→ What to work on
After locating the line with "genus: Equus", reproduce that line and every one following it exactly, up to the end of the entries.

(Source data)
((

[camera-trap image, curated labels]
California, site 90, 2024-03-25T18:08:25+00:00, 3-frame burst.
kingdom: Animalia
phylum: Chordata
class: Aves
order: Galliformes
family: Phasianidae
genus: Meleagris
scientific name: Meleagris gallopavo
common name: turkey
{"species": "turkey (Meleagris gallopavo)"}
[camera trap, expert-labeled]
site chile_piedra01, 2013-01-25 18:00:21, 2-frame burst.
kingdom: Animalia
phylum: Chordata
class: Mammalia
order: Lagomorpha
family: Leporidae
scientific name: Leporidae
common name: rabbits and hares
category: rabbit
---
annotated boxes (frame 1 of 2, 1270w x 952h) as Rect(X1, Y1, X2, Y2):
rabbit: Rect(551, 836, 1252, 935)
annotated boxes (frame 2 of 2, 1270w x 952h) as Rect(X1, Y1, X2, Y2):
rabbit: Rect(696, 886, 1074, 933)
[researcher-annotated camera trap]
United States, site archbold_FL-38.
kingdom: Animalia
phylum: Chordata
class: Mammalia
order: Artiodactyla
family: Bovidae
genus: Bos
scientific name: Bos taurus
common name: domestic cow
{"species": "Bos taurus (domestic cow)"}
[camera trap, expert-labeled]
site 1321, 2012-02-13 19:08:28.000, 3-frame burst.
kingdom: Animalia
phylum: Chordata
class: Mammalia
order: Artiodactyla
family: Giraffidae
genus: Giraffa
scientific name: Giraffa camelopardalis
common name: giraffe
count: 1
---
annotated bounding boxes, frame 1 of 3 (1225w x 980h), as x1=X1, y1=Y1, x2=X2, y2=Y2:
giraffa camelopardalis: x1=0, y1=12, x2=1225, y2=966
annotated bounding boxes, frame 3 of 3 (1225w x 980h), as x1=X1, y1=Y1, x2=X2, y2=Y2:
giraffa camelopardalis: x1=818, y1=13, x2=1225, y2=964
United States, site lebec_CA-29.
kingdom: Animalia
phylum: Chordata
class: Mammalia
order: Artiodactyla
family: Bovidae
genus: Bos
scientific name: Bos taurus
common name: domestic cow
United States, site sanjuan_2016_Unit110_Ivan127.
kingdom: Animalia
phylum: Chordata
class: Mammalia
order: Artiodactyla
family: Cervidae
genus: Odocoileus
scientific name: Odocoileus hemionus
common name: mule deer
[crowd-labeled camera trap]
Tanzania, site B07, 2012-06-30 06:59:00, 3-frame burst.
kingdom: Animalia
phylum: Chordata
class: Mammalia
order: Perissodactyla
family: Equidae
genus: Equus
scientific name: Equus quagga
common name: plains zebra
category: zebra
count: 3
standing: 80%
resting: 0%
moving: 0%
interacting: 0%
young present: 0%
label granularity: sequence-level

))

→ Output
genus: Equus
scientific name: Equus quagga
common name: plains zebra
category: zebra
count: 3
standing: 80%
resting: 0%
moving: 0%
interacting: 0%
young present: 0%
label granularity: sequence-level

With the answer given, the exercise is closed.